EXERCISE OBJECTIVE> In the data below, work out how many lines include the string "marking". Only the number should be given.
[INPUT DATA Boundary: Start]
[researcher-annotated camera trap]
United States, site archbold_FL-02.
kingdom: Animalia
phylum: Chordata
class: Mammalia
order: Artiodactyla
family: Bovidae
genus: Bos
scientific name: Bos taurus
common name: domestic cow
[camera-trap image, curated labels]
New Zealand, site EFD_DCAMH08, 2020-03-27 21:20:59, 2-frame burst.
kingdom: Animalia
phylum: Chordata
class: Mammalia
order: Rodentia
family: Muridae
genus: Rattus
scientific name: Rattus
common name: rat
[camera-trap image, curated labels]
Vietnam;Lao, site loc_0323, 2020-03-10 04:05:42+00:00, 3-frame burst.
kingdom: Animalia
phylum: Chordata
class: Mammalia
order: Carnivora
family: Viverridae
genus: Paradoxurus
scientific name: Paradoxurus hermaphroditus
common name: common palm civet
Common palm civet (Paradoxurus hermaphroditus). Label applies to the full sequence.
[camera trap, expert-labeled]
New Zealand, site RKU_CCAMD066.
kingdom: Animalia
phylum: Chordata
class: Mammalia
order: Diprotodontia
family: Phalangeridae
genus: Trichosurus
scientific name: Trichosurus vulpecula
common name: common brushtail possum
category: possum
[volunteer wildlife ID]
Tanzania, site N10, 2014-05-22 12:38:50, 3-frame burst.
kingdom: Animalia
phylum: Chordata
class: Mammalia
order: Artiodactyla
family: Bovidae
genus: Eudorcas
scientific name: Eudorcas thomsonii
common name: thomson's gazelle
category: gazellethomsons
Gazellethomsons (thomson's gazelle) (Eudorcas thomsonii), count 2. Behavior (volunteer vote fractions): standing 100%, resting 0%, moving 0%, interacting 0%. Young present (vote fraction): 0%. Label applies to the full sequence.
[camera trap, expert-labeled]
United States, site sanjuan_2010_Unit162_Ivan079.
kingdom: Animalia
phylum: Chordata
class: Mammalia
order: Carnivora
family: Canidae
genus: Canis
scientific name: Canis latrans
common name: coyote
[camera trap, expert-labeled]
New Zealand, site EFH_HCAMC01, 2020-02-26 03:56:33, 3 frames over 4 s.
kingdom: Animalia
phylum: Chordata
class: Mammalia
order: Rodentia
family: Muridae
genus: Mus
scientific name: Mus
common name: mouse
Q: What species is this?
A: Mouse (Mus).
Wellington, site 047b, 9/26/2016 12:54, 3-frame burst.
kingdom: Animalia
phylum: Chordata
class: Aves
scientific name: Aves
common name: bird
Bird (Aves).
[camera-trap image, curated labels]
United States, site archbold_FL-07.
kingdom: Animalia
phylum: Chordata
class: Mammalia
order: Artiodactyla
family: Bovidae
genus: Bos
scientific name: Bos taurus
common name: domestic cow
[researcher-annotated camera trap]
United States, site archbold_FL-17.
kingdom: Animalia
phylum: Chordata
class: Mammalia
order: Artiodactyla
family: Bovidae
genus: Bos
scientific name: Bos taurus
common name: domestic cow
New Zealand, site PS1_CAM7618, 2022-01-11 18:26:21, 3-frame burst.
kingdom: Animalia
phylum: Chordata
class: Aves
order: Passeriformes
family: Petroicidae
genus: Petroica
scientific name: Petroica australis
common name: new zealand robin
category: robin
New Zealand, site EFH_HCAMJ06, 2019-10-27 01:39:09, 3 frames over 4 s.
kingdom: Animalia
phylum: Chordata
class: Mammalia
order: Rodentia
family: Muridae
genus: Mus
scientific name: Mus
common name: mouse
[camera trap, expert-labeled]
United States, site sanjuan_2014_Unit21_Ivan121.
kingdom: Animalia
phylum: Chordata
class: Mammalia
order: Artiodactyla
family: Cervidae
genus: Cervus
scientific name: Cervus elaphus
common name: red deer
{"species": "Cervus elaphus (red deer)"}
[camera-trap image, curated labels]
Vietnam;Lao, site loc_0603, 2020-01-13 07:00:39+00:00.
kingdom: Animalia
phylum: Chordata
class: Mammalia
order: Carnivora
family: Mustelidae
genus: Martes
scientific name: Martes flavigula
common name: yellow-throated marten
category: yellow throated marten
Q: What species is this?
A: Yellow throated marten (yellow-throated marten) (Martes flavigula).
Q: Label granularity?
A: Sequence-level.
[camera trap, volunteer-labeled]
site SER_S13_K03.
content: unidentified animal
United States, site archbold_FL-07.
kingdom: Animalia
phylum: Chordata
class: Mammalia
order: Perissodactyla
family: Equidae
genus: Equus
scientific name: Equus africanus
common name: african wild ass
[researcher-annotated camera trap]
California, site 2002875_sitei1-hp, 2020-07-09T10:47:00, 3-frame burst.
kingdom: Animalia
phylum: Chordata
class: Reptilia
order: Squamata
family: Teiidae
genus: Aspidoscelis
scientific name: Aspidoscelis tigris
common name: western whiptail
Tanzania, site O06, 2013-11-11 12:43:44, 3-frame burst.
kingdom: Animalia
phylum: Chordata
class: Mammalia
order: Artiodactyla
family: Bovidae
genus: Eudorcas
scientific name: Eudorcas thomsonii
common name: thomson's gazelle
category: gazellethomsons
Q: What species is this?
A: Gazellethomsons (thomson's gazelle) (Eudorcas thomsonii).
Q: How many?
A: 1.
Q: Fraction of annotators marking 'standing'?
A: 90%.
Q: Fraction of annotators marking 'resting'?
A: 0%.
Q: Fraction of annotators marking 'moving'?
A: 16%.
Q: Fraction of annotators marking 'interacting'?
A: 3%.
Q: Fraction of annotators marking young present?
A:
[INPUT DATA Boundary: End]
SOLVED PROBLEM> 5